Emergent Mind

Abstract

Modern connected vehicles (CVs) frequently require diverse types of content for mission-critical decision-making and onboard users' entertainment. These contents are required to be fully delivered to the requester CVs within stringent deadlines that the existing radio access technology (RAT) solutions may fail to ensure. Motivated by the above consideration, this paper exploits content caching in vehicular edge networks (VENs) with a software-defined user-centric virtual cell (VC) based RAT solution for delivering the requested contents from a proximity edge server. Moreover, to capture the heterogeneous demands of the CVs, we introduce a preference-popularity tradeoff in their content request model. To that end, we formulate a joint optimization problem for content placement, CV scheduling, VC configuration, VC-CV association and radio resource allocation to minimize long-term content delivery delay. However, the joint problem is highly complex and cannot be solved efficiently in polynomial time. As such, we decompose the original problem into a cache placement problem and a content delivery delay minimization problem given the cache placement policy. We use deep reinforcement learning (DRL) as a learning solution for the first sub-problem.
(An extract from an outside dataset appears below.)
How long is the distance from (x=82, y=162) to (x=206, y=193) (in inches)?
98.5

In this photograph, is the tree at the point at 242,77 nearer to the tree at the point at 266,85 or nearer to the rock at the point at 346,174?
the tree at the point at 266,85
Furthermore, we transform the delay minimization problem into a priority-based weighted sum rate (WSR) maximization problem, which is solved leveraging maximum bipartite matching (MWBM) and a simple linear search algorithm. Our extensive simulation results demonstrate the effectiveness of the proposed method compared to existing baselines in terms of cache hit ratio (CHR), deadline violation and content delivery delay.